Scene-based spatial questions
============

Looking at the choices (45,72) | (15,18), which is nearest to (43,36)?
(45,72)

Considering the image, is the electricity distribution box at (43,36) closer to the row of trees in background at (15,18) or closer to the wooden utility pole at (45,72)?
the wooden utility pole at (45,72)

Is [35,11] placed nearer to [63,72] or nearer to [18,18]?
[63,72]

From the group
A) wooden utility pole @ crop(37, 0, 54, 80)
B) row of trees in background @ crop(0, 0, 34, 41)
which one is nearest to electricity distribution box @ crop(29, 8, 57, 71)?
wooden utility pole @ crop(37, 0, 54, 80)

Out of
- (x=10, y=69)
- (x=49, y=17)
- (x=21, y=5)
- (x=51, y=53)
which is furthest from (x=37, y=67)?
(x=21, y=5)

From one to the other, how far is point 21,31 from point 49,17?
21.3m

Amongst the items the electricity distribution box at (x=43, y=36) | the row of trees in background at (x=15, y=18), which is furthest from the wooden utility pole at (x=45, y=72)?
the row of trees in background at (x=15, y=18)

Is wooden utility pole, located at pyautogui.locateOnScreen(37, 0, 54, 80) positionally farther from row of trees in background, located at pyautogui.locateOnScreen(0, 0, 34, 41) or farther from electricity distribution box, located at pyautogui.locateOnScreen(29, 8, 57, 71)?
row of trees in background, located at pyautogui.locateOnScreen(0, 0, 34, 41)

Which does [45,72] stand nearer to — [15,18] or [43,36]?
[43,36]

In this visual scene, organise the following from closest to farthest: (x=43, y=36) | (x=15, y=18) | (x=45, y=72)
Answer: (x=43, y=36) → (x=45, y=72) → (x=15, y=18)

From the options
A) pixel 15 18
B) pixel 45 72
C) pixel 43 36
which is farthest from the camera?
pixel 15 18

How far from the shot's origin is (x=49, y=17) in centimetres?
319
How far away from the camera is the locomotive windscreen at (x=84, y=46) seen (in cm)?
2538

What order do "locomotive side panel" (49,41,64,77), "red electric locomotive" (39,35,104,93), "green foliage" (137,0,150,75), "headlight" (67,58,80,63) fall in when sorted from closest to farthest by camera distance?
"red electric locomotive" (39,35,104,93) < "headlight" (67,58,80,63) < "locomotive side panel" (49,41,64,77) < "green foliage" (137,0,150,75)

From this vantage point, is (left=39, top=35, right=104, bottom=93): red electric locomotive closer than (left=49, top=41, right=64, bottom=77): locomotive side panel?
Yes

============

• [TASK DIRECTIONS]: Output only the lines from the one holding "From the group" through the last line above, exactly as they appear.

• [RESPONSE TO THIS TASK]:
From the group
A) wooden utility pole @ crop(37, 0, 54, 80)
B) row of trees in background @ crop(0, 0, 34, 41)
which one is nearest to electricity distribution box @ crop(29, 8, 57, 71)?
wooden utility pole @ crop(37, 0, 54, 80)

Out of
- (x=10, y=69)
- (x=49, y=17)
- (x=21, y=5)
- (x=51, y=53)
which is furthest from (x=37, y=67)?
(x=21, y=5)

From one to the other, how far is point 21,31 from point 49,17?
21.3m

Amongst the items the electricity distribution box at (x=43, y=36) | the row of trees in background at (x=15, y=18), which is furthest from the wooden utility pole at (x=45, y=72)?
the row of trees in background at (x=15, y=18)

Is wooden utility pole, located at pyautogui.locateOnScreen(37, 0, 54, 80) positionally farther from row of trees in background, located at pyautogui.locateOnScreen(0, 0, 34, 41) or farther from electricity distribution box, located at pyautogui.locateOnScreen(29, 8, 57, 71)?
row of trees in background, located at pyautogui.locateOnScreen(0, 0, 34, 41)

Which does [45,72] stand nearer to — [15,18] or [43,36]?
[43,36]

In this visual scene, organise the following from closest to farthest: (x=43, y=36) | (x=15, y=18) | (x=45, y=72)
Answer: (x=43, y=36) → (x=45, y=72) → (x=15, y=18)

From the options
A) pixel 15 18
B) pixel 45 72
C) pixel 43 36
which is farthest from the camera?
pixel 15 18

How far from the shot's origin is (x=49, y=17) in centimetres?
319
How far away from the camera is the locomotive windscreen at (x=84, y=46) seen (in cm)?
2538

What order do "locomotive side panel" (49,41,64,77), "red electric locomotive" (39,35,104,93), "green foliage" (137,0,150,75), "headlight" (67,58,80,63) fall in when sorted from closest to farthest by camera distance?
"red electric locomotive" (39,35,104,93) < "headlight" (67,58,80,63) < "locomotive side panel" (49,41,64,77) < "green foliage" (137,0,150,75)

From this vantage point, is (left=39, top=35, right=104, bottom=93): red electric locomotive closer than (left=49, top=41, right=64, bottom=77): locomotive side panel?
Yes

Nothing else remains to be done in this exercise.